## ENTRIES PROVIDED

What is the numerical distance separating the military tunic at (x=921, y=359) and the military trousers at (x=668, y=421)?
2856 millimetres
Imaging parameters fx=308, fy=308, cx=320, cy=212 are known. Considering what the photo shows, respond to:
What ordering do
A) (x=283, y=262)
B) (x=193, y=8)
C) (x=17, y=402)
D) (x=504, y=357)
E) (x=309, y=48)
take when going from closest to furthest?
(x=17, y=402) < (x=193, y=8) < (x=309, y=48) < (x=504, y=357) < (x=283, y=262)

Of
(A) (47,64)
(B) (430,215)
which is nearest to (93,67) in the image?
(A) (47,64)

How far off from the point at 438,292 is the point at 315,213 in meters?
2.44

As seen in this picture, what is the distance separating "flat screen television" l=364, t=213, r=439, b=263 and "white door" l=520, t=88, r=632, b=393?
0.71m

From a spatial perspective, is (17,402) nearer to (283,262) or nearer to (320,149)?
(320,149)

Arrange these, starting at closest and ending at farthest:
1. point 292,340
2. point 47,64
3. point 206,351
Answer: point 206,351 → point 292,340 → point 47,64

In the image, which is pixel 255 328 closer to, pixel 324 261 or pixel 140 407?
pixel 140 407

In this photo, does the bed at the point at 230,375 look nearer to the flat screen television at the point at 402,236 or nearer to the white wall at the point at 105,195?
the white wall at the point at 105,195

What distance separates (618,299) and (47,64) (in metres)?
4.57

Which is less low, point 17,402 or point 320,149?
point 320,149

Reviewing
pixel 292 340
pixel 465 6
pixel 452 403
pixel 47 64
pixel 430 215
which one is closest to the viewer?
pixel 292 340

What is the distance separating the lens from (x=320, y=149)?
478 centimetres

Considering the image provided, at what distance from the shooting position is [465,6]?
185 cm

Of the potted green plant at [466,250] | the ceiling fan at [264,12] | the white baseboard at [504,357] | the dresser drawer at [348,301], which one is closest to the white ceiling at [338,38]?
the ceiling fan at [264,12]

## EXERCISE
Rewrite every line of the entries above as a numbered list, and leave out the blank lines.

## RESULT FOR THIS EXERCISE
1. What is the numerical distance separating the military tunic at (x=921, y=359) and the military trousers at (x=668, y=421)?
2. 2856 millimetres
3. Imaging parameters fx=308, fy=308, cx=320, cy=212 are known. Considering what the photo shows, respond to:
4. What ordering do
5. A) (x=283, y=262)
6. B) (x=193, y=8)
7. C) (x=17, y=402)
8. D) (x=504, y=357)
9. E) (x=309, y=48)
10. take when going from closest to furthest?
11. (x=17, y=402) < (x=193, y=8) < (x=309, y=48) < (x=504, y=357) < (x=283, y=262)
12. Of
13. (A) (47,64)
14. (B) (430,215)
15. which is nearest to (93,67) in the image?
16. (A) (47,64)
17. How far off from the point at 438,292 is the point at 315,213 in meters?
18. 2.44
19. As seen in this picture, what is the distance separating "flat screen television" l=364, t=213, r=439, b=263 and "white door" l=520, t=88, r=632, b=393?
20. 0.71m
21. From a spatial perspective, is (17,402) nearer to (283,262) or nearer to (320,149)?
22. (320,149)
23. Arrange these, starting at closest and ending at farthest:
24. 1. point 292,340
25. 2. point 47,64
26. 3. point 206,351
27. Answer: point 206,351 → point 292,340 → point 47,64
28. In the image, which is pixel 255 328 closer to, pixel 324 261 or pixel 140 407?
29. pixel 140 407
30. In this photo, does the bed at the point at 230,375 look nearer to the flat screen television at the point at 402,236 or nearer to the white wall at the point at 105,195?
31. the white wall at the point at 105,195
32. What distance separates (618,299) and (47,64) (in metres)?
33. 4.57
34. Which is less low, point 17,402 or point 320,149?
35. point 320,149
36. Reviewing
37. pixel 292 340
38. pixel 465 6
39. pixel 452 403
40. pixel 47 64
41. pixel 430 215
42. which one is closest to the viewer?
43. pixel 292 340
44. What is the distance separating the lens from (x=320, y=149)?
45. 478 centimetres
46. Considering the image provided, at what distance from the shooting position is [465,6]?
47. 185 cm
48. Of the potted green plant at [466,250] | the ceiling fan at [264,12] | the white baseboard at [504,357] | the dresser drawer at [348,301], which one is closest to the white ceiling at [338,38]?
49. the ceiling fan at [264,12]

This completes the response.